В коридоре я повстречал Генофона. Тот ничтоже сумняшеся решил, что я пьян. Впрочем, на его месте я бы тоже так посчитал. От усталости глаза у меня были как у плюшевого медведя, я и был медведем, которому глупые жестокие дети весь день пытались оторвать руки, ноги и голову.
— Работать устроился, — догадался сосед, — может, выпьешь?
— Не сейчас, — отмахнулся я.
— Уже на работе с мужиками того? — предположил он, щелкнув под подбородком.
— Просто устал… Дядя Ген, неужели теперь придется вот так всю жизнь усераться за кусок хлеба и за то, чтобы баба тебе дала?
— Ясен хер, — осклабился Генофон. — Жизнь — борьба. Много слоев борьбы. Я как личность борюсь с Серафимой за право выпить, за право ее поиметь, если она, к примеру, не хочет.

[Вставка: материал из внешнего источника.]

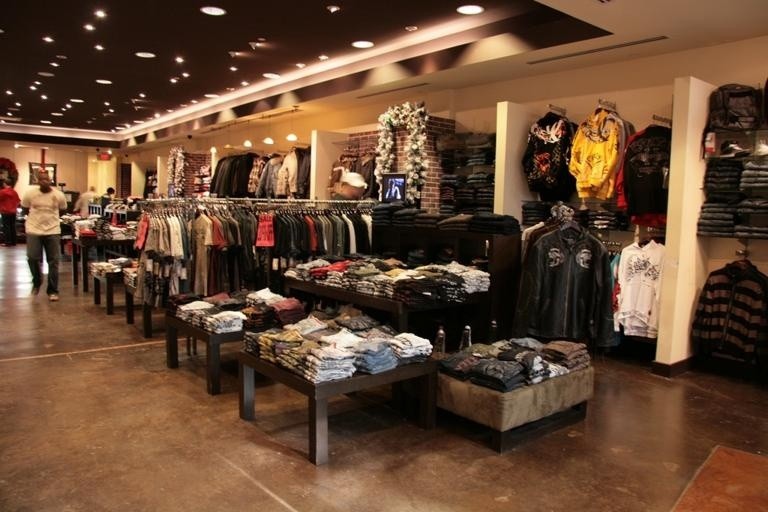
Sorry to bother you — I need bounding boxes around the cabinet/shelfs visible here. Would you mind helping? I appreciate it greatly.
[372,224,522,316]
[698,124,767,240]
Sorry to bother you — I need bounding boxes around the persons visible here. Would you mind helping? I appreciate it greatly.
[19,173,67,300]
[385,181,401,199]
[0,172,7,188]
[74,186,100,216]
[100,186,114,215]
[0,179,21,246]
[332,171,368,209]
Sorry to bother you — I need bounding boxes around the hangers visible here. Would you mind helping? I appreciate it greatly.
[540,96,673,136]
[262,143,311,167]
[142,196,376,221]
[602,225,664,262]
[338,143,376,166]
[731,250,753,268]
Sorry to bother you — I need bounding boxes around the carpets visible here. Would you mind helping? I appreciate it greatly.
[668,444,768,511]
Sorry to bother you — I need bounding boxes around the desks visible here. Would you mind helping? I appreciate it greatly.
[165,307,267,395]
[239,349,435,465]
[281,277,487,333]
[60,198,153,338]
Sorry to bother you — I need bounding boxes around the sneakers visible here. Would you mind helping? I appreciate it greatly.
[46,291,60,301]
[30,287,40,297]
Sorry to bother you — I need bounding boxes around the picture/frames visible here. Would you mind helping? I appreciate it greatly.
[28,161,58,187]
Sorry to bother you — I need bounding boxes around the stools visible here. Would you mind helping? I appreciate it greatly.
[435,350,597,456]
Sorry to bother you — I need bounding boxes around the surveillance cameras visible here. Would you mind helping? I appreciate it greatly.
[186,134,193,139]
[125,153,129,158]
[96,148,100,151]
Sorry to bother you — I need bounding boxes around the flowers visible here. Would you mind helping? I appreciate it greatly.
[166,142,189,198]
[373,98,431,206]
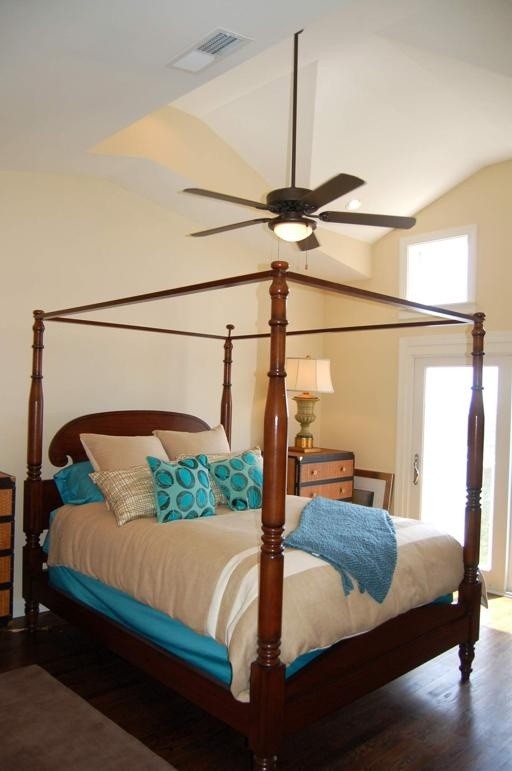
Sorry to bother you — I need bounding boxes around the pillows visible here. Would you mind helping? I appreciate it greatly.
[54,425,263,527]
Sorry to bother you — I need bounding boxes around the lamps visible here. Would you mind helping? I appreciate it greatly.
[284,355,334,453]
[263,211,317,243]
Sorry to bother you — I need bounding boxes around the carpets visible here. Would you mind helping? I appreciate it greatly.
[0,662,171,769]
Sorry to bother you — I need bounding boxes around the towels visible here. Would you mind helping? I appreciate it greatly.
[284,495,397,604]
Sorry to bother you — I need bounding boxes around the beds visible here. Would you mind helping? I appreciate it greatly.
[22,261,488,770]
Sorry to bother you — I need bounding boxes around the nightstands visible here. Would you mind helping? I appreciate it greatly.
[0,470,15,622]
[287,447,354,503]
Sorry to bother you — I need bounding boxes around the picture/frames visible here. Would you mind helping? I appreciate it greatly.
[352,470,395,511]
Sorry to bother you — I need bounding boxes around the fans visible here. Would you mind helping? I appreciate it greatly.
[181,32,416,250]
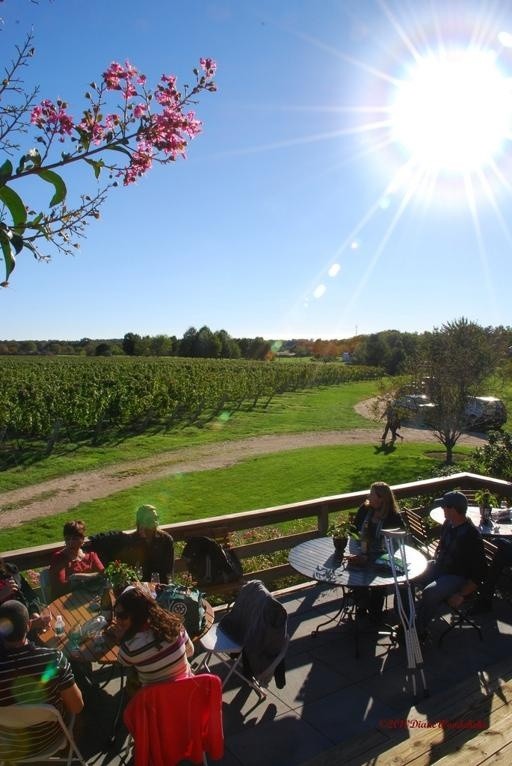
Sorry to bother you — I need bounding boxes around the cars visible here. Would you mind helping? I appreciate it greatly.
[391,394,441,427]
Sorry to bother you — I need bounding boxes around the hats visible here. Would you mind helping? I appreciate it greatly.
[434,491,467,510]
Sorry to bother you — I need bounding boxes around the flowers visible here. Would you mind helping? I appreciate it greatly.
[321,514,361,541]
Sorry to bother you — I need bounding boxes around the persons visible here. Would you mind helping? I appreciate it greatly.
[378,400,395,440]
[1,598,86,763]
[1,558,47,619]
[354,482,406,625]
[112,588,195,698]
[120,504,176,585]
[389,413,404,442]
[50,518,107,596]
[393,491,489,646]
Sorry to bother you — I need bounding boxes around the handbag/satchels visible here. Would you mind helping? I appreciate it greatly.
[154,583,207,636]
[184,536,229,584]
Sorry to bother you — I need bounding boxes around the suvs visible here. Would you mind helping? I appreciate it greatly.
[461,395,507,431]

Как водопроводчик и член профсоюза я борюсь с бригадиром за хорошие участки работы, чтоб не говно из унитаза качать в коммуналке за стакан бормотухи, а джакузи поставить у какого-нибудь кооператора за «беленькую» литруху. Как член общества, в качестве винтика государства, я борюсь с Америкой за права всех трудящихся всех цветов кожи… Так что борьба идет постоянно и ведется она во всех слоях бытия. Это есть тот самый естественный, как говорится, отбор.
— Куда нас отбирают, дядя Гена?
— Ну, этого я не знаю, — Генофон в задумчивости ковырнул нос. — Может, для будущего.
— И что же, это всё, для чего мы живем?
— Скажешь… Жизнь интересная штука. Столько в ней всяких возможностей. Вот, скажем, у тебя выходной. Ты проснулся, побрился, выпил сто грамм, съел яичницу, схватил Серафиму за жопу. И тебе уже хорошо. Но это еще не все, еще времени — одиннадцать часов утра. Впереди только возможности. Можно сходить в зоопарк, в кино. На танцы, если ты холост. Если лето, за грибами можно на электричке рвануть. Футбол посмотреть или концерт послушать. Ну, и выпить одновременно. Так что не дрейфь, Витюха, жить можно и нужно. Посмотри на меня, я тридцать два года работаю, и ничего. На папу Карлу не похож, вроде.
Я посмотрел на Генофона: маленький, сморщенный, высушенный нуждой и водкой, он улыбался. Или же просто не научился закрывать рот. Видимо, не случайно природой задумана некая группа людей, которыми в случае экологической катастрофы с братьями нашими меньшими можно было бы укомплектовать цирки и зоопарки, пересадив из квартир в питомники.
— Что, не нравлюсь? Ну да, я не Ален Делон. И даже не Черный Панкратов. И денег у меня нет. И профессия вонючая. И жизнь вонючая по совокупности. И все о чем мечтал — не сбылось. Но в петлю не полезу, — Генофон ударил себя кулаком в сухую грудь. — Есть у меня свой угол, даже две комнаты. И Серафима меня любит. А я ее за это бить буду. И пить буду все равно. Потому я — мужчина. И ты, Витек, веди себя как мужчина. Уважай себя, что бы ни произошло. Ставь себя на людях круто. Кури, бухай, Ленку мутузь…
Генофон находился в той стадии опьянения, когда уже не мог повторить сказанное еще раз. Тем не менее, мне стало легче от его слов.
Вернувшись из душа, я взял в руки Лену, как будто она была моей вещью, рабыней, игрушкой для секса. Я не допускал возражений, я заработал это право тяжелым трудом…
На следующий день я проснулся в шесть утра без будильника. Мышцы болели, но двигались. В голове было пусто, только где-то за левым ухом чуть слышно шумела кровь. Лена не шелохнулась, она спала, как убитая. Я пнул ее в зад и встал с постели. Сварил и съел «Геркулес», оделся во вчерашние шмотки и, словно под гипнозом, отправился на склад Героглы перетаскивать с места на место мешки и коробки.